Quand Roma avait vu mon sexe pour la première fois, elle avait été terrifiée, mais Megan n’en avait pas l’air le moins du monde perturbée. Je n’étais pas assez naïf pour croire que ma fille était encore vierge — Megan était partie à Édimbourg pendant un an ! — mais je suis très bien doté et je doutais qu’elle aurait pu supporter une telle chose ; le seul que j’avais vu appartenait à mon fils Angus et je doutais que Megan l’ait vu.

J’étais encore en train de réfléchir aux circonstances de l’acceptation désinvolte de Megan, quand elle s’est agenouillée, a effleuré le gland de ma verge avec sa langue pour recueillir la goutte de liquide pré-éjaculatoire qui y perlait, puis a glissé le gland et les premiers centimètres de mon pénis dans sa bouche. « Glissé » est peut-être un euphémisme ; j’ai vu les lèvres de Megan s’étirer pour accueillir cette intrusion.

Cela dit, Megan parvint tout de même à se frayer un chemin dans la bouche, sa langue tournoyant et taquinant la base de mon casque ; il avait fallu des mois à sa mère pour maîtriser ce tour ! Mes mains se posèrent sur les épaules de Megan, non pas pour l’arrêter, mais parce que mes jambes tremblaient tellement que j’avais besoin de soutien.

La langue de Megan continuait de circuler et ses joues se contractaient autour de moi ; elle réussit même à me prendre plus profondément, ses dents se refermant légèrement sur mon pénis et le grattant au passage. Ma fille était une experte en la matière ! La partie de mon pénis qu’elle ne pouvait pas prendre n’était pas négligée non plus ; ses ongles la taquinaient, ainsi que mon scrotum qui se contractait.

Je suppose que Megan a continué pendant quelques minutes. Durant tout ce temps, je n’ai rien pu faire d’autre que des halètements, des gémissements et d’autres grognements bestiaux. Megan s’est ensuite éloignée de moi et a défait ma ceinture et mon jean, qu’elle a fait glisser jusqu’à mes genoux dans le même mouvement qui lui a permis de se relever.

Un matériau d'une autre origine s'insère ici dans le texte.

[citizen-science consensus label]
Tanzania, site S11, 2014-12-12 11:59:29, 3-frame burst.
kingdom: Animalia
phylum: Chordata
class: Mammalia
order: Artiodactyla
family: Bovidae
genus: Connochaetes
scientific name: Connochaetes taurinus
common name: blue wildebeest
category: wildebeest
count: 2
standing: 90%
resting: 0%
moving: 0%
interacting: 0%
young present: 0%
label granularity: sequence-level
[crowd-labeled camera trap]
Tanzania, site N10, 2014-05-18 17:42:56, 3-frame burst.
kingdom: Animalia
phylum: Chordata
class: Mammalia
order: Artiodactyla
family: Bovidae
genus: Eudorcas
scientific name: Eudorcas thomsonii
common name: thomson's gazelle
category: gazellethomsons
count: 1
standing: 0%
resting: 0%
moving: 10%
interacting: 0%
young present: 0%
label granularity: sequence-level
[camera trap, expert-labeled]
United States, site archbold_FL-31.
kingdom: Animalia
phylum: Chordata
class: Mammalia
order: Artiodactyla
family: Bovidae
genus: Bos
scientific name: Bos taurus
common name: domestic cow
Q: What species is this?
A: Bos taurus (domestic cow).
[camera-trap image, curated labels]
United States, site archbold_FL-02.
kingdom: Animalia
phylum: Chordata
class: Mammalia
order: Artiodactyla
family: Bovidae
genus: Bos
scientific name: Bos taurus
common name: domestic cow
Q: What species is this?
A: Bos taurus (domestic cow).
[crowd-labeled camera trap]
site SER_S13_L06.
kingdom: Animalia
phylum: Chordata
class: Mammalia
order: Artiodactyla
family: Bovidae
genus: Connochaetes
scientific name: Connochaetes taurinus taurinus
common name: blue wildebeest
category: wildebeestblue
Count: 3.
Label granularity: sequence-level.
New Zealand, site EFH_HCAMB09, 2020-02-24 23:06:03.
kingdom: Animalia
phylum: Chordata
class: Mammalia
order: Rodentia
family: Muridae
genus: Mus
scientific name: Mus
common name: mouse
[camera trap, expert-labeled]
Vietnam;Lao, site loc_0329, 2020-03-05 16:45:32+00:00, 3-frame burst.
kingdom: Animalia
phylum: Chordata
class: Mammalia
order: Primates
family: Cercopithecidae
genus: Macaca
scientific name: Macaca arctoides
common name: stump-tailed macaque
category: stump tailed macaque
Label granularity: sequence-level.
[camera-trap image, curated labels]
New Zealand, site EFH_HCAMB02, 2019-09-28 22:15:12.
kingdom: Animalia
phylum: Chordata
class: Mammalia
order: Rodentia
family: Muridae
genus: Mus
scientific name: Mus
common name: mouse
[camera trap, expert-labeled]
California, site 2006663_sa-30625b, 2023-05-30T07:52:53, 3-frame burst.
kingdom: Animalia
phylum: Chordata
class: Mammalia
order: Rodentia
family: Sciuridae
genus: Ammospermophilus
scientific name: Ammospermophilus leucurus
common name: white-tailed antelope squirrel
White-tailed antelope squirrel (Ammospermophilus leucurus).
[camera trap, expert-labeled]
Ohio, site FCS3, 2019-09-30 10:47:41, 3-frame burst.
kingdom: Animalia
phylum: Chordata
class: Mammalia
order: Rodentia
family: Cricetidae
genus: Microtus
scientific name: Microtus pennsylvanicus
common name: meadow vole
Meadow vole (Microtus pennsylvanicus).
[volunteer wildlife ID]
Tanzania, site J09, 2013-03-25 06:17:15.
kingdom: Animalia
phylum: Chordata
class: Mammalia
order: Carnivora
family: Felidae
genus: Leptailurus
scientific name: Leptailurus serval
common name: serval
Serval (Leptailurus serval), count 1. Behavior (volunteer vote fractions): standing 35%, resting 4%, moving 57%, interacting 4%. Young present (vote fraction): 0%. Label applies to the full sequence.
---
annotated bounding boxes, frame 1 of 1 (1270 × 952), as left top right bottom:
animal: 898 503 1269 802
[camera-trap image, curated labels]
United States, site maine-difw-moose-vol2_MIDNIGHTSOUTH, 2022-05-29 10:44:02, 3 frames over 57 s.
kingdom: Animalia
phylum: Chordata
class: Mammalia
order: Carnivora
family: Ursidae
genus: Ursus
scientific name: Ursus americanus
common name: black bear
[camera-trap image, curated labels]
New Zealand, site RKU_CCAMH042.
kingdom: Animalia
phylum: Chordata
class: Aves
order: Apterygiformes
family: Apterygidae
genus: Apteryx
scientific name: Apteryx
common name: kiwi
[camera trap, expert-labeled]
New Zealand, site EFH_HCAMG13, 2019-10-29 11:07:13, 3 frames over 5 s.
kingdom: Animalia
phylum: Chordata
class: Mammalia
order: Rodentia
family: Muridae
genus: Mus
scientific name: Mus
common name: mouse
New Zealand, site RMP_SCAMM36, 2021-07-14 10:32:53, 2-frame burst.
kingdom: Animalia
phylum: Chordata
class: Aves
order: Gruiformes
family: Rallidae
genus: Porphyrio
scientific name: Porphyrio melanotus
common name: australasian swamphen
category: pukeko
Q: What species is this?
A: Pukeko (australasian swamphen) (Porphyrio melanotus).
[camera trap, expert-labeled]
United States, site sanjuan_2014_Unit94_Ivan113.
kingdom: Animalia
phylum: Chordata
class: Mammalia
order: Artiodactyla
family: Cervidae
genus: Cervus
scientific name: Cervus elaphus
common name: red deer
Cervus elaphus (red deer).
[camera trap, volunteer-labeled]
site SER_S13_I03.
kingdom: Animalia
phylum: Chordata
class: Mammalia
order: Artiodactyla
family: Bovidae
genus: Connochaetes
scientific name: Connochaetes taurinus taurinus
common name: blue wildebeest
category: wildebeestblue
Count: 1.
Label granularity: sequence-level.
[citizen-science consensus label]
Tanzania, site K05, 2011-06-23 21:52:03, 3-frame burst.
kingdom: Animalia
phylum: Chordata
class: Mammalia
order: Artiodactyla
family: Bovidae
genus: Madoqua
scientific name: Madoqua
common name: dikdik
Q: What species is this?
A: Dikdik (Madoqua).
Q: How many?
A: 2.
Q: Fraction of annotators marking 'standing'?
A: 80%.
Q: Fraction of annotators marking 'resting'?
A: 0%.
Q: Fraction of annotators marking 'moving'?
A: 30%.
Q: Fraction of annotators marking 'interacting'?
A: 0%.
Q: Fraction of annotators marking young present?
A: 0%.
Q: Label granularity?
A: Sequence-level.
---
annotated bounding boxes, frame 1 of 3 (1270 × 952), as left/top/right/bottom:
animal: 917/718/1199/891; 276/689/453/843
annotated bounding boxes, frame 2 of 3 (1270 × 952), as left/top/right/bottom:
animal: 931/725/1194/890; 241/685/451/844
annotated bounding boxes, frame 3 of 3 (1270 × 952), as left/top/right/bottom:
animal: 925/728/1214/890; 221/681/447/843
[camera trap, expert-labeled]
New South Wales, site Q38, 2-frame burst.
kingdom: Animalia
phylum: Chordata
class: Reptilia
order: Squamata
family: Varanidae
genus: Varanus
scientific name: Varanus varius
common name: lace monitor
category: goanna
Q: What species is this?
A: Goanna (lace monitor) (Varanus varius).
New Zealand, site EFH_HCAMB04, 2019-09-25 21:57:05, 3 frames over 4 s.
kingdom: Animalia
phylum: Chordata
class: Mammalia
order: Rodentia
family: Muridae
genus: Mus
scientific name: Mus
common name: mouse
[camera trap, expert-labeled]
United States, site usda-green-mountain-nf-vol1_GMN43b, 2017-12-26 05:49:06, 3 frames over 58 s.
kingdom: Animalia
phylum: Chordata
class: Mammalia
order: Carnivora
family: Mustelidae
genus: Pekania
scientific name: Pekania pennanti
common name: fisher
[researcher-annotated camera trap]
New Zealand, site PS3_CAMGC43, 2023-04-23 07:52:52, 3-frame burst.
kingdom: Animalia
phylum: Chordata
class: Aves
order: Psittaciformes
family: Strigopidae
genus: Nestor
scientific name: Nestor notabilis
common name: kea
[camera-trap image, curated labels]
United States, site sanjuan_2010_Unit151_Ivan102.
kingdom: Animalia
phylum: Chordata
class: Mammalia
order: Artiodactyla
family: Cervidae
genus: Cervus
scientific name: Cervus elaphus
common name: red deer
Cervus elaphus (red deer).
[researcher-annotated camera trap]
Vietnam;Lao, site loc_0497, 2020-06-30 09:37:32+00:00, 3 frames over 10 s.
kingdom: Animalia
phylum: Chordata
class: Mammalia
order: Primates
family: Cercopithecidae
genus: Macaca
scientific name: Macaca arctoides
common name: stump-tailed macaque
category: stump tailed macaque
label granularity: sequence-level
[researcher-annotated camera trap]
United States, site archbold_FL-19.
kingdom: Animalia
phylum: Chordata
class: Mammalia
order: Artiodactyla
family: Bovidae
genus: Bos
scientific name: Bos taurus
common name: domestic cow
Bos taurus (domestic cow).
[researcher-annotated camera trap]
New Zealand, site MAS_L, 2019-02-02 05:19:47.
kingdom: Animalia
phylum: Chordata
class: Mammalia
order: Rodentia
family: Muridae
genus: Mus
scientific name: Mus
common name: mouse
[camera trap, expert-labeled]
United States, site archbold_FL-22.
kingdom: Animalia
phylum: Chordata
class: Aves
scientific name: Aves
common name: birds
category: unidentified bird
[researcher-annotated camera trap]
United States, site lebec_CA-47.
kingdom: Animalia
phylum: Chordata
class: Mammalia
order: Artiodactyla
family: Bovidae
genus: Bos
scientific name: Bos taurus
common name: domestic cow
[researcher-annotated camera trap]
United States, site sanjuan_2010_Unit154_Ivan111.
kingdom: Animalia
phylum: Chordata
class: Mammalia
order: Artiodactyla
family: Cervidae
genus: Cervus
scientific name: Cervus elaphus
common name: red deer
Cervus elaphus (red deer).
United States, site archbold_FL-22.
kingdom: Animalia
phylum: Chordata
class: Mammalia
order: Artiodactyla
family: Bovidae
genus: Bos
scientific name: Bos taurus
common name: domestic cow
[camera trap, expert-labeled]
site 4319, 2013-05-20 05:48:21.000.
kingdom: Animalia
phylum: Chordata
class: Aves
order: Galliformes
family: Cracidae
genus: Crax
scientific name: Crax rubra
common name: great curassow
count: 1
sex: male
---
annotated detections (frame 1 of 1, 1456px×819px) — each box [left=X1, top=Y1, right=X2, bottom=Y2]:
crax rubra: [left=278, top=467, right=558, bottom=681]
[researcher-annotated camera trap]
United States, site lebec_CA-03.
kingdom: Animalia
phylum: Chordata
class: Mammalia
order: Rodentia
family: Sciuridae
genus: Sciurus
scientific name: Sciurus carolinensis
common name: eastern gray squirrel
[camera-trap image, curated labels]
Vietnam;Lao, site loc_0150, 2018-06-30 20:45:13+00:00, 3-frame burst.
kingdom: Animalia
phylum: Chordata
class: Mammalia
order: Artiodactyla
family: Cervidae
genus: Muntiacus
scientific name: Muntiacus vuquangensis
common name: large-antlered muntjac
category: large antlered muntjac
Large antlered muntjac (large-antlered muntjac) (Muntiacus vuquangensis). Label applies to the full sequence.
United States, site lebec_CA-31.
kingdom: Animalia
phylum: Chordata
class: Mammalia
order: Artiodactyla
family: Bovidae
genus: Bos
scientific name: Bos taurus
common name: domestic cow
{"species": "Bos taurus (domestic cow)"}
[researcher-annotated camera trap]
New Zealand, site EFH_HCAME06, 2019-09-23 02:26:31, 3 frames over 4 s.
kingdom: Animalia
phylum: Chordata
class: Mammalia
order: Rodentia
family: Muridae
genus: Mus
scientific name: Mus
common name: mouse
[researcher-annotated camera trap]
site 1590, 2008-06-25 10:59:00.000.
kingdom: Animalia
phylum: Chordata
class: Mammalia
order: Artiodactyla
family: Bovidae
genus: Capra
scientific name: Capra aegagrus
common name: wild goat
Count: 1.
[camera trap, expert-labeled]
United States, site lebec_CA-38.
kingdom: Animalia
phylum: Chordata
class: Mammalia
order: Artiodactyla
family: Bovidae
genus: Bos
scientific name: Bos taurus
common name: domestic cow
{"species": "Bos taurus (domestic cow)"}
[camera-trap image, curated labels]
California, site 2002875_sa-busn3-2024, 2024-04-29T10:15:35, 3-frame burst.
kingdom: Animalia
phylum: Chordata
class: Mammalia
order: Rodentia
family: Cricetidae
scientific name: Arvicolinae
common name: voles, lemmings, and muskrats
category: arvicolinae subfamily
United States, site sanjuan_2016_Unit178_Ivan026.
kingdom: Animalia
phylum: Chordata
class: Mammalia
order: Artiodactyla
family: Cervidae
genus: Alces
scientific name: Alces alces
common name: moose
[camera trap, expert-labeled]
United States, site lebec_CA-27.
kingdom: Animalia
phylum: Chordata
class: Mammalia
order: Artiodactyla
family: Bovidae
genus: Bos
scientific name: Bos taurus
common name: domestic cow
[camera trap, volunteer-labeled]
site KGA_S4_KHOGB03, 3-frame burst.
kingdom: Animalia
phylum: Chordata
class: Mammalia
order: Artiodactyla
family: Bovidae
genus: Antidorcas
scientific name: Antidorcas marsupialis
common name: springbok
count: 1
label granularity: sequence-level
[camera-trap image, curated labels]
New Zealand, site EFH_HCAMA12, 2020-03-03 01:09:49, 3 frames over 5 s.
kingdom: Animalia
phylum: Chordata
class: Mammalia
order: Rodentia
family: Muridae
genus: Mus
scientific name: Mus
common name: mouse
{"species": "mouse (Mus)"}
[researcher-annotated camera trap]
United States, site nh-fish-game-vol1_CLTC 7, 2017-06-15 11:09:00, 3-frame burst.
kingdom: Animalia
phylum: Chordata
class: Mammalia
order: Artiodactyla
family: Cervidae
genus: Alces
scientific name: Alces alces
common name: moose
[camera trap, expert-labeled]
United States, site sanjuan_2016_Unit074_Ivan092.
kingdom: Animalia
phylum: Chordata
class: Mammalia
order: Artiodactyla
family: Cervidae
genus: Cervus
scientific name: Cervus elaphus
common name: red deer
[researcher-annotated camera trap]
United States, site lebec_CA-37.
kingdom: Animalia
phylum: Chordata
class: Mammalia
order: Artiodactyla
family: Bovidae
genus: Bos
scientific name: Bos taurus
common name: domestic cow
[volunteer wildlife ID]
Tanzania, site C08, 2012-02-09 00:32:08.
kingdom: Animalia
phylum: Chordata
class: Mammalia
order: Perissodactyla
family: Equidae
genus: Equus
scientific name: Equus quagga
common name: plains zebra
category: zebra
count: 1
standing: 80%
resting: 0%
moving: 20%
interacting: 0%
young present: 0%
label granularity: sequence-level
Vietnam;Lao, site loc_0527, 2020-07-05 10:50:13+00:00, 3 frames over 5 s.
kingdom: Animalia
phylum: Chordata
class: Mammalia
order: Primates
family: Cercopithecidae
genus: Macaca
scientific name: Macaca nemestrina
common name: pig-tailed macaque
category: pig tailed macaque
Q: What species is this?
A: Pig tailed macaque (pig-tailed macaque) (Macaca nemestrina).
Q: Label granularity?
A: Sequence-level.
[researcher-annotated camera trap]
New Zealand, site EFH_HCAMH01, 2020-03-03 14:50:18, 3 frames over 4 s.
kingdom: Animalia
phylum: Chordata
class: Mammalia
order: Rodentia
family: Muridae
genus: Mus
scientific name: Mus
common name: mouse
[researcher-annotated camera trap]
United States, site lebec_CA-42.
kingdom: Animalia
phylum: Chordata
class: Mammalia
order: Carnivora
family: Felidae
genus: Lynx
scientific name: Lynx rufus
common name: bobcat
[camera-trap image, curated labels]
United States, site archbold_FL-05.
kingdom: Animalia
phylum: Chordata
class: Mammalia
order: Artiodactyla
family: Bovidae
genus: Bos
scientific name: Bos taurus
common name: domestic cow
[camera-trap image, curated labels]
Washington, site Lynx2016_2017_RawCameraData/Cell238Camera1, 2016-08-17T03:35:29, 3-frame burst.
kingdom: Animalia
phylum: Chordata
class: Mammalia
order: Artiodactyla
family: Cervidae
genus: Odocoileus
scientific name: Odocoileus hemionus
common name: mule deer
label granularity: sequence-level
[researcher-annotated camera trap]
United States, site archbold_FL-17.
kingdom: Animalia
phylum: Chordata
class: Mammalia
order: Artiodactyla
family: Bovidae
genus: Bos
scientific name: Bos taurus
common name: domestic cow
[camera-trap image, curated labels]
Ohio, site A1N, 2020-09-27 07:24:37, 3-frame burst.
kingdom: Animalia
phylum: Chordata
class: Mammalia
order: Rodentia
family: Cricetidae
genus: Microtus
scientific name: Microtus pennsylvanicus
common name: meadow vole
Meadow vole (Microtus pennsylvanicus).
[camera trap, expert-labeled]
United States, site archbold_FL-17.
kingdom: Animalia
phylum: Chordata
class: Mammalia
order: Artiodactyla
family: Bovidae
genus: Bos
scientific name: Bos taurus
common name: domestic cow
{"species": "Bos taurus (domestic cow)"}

Après avoir récupéré mes forces et m’avoir gratifié d’un autre sourire obscène, Megan fit claquer la lunette et le couvercle des toilettes à côté de moi. Le bruit résonnait encore dans mes oreilles quand elle me dit d’une voix calme mais distincte : « Assieds-toi. » J’obéis aussitôt, toujours silencieux, et à peine deux secondes plus tard, sa jambe droite se posa à califourchon sur mes cuisses.

La main de Megan avait repris mon sexe en main tandis que sa jambe se balançait, et peu après, je sentis le bout de mon sexe effleurer l’entrée humide de son vagin alors qu’elle fléchissait les genoux et s’installait sur moi. Je me souviens avoir espéré à ce moment-là que Megan soit suffisamment lubrifiée… Dans la confusion de son… assaut, je ne l’avais pas touchée.